Grissom et al (2017) explored ‘churn’ in elementary (primary) in more detail and found that:

  • second graders assigned to a teacher from another grade experienced the equivalent of
    about 42 to 50 days less learning (that’s more than two months!) compared with students who were taught by an
    experienced second grade teacher. When those students moved onto third grade, they were still losing about
    22 days of learning.
  • school leaders were most likely to move their best teachers to grades/years with the highest stakes tests and to keep them there, meaning that learning all the way up to key years was less effective overall and ultimately caused difficulties in the high stakes tests.

Finally, Hill and Jone (2018) looked at the benefits for students where teachers remained assigned to the same group of students, moving up with them over the first few years of elementary/primary school. They observed “small but significant test score gains for students assigned to the same teacher for a second time” and found that “effects are largest for minorities, and there is some evidence that gains are most evident for students with generally less effective teachers”. Moreover, they found that “suggestive evidence of spillover benefits: students assigned to classes in which a large share of classmates are in repeat student-teacher matches experience gains even if not previously assigned to that teacher themselves. This suggests that effects at least partly operate through improvements in the general classroom learning environment“.

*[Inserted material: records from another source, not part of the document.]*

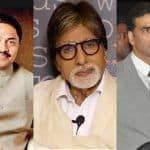 Amitabh Bachchan, Akshay Kumar Threatened by Congress Leader For Not Tweeting on Petrol Prices, BJP Comes in Support
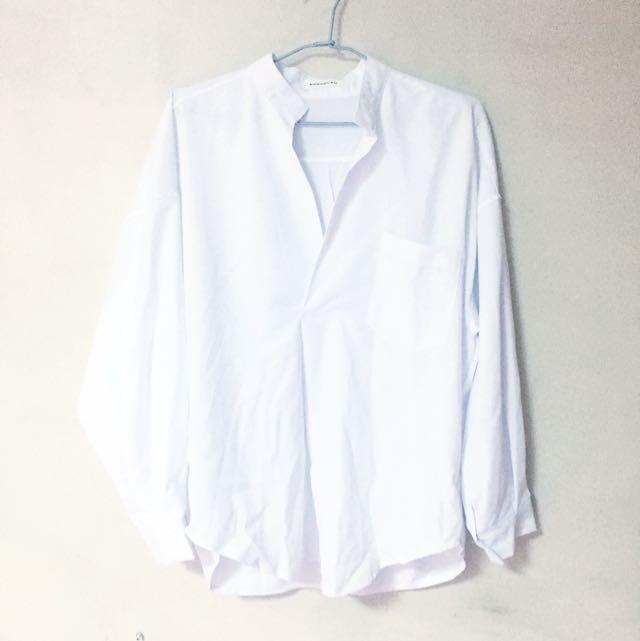 (保留)歐美慵懶男友風寬鬆襯衫-白
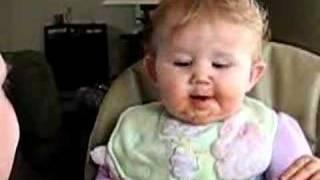 Kira Eating Baked Ziti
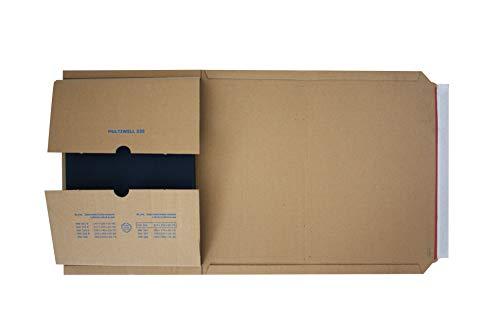 Carte Dozio - Scatole in cartone ad altezza variabile per spedizioni - F.to int. mm 302x215x20/75-25 pz a conf.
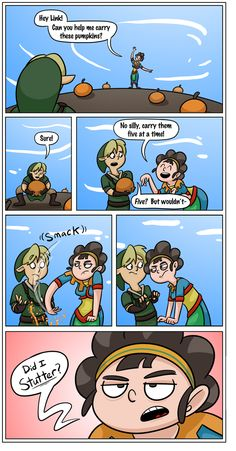 The Legend of Zelda. The pumpkin thing always took me a couple of tries -.-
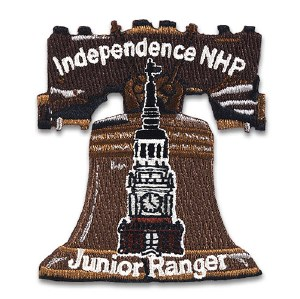 Independence NHP Junior Ranger Embroidered Patch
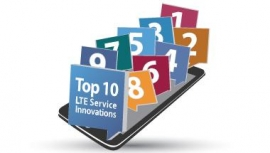 Top 10 LTE Service Innovations: Operator Examples of Delivering Value Based LTE Offers - Openet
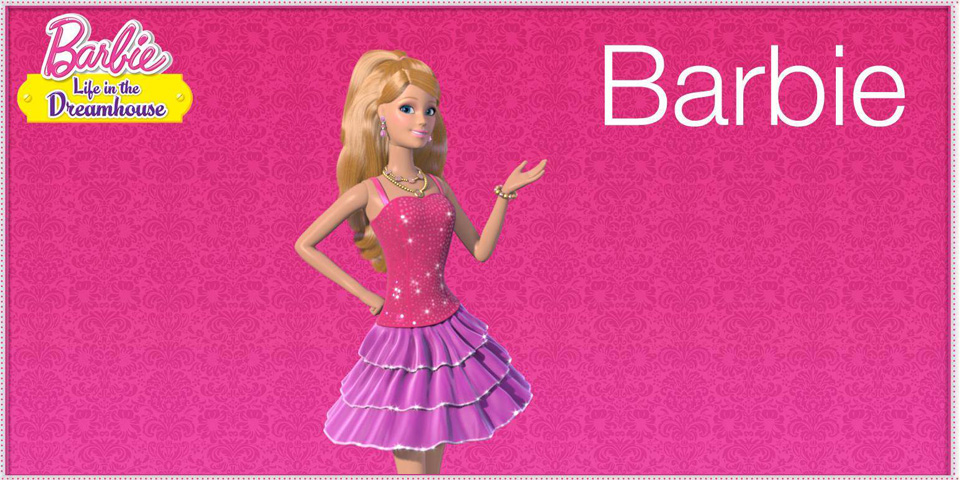 Barbie Life in the Dreamhouse (2012)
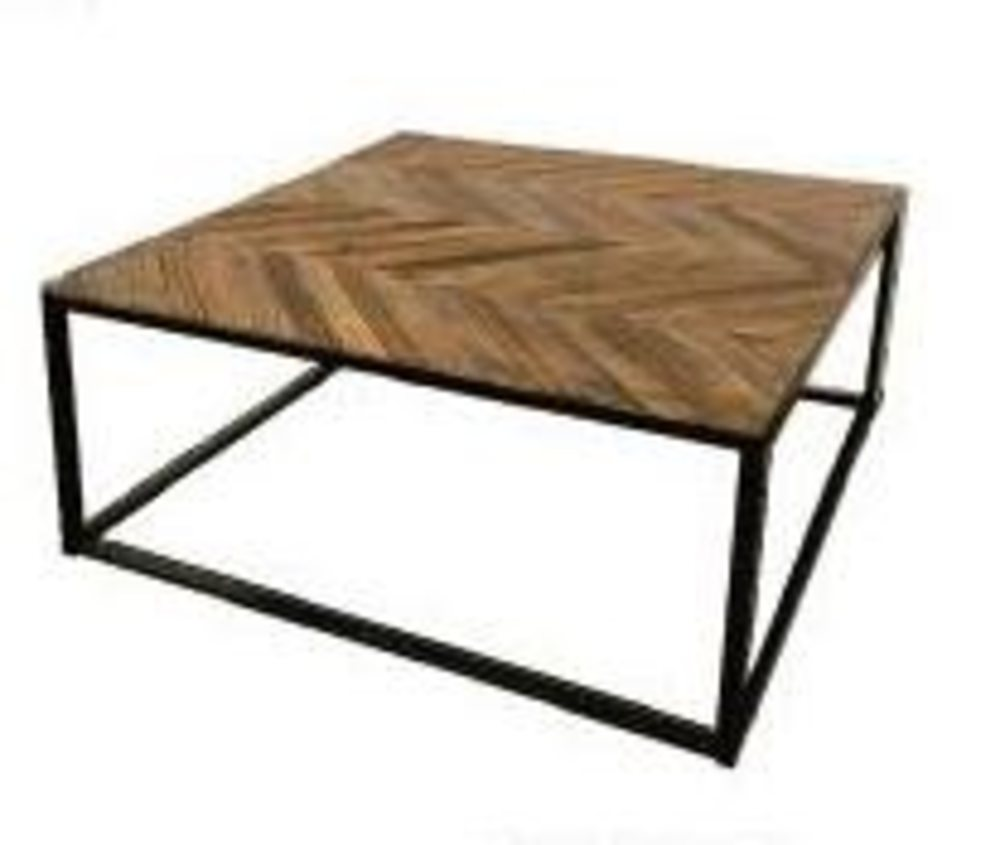 Occasional Coffee Tables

A review of all of the literature of this area by the Learning Policy Institute (2016) suggests that, overall, we should be encouraging policy-makers and system leaders to: “[i]ncrease stability in teacher job assignments. Research shows that teachers who have repeated experience teaching the same grade level or subject area improve more rapidly than those whose experience is in another grade level or subject. Of course, many factors
influence job assignment decisions, including teachers’ desires for professional growth and new challenges as well as principals’ needs for flexibility in management. School leaders, however, should be educated about the increased benefits of specific teaching experience and consider this in their decisions about teaching assignments.”

My take on all of this is that stability matters when it comes to improving teacher effectiveness.

We’ve seen benefits in terms of student attainment and teacher retention, while also finding that the least advantaged students and schools are often the most likely to experience the largest amount of teacher churn. In addition, we see that high-stakes accountability encourages school leaders to move the most effective teachers into the exam year groups which would appear to simply store up problems for later.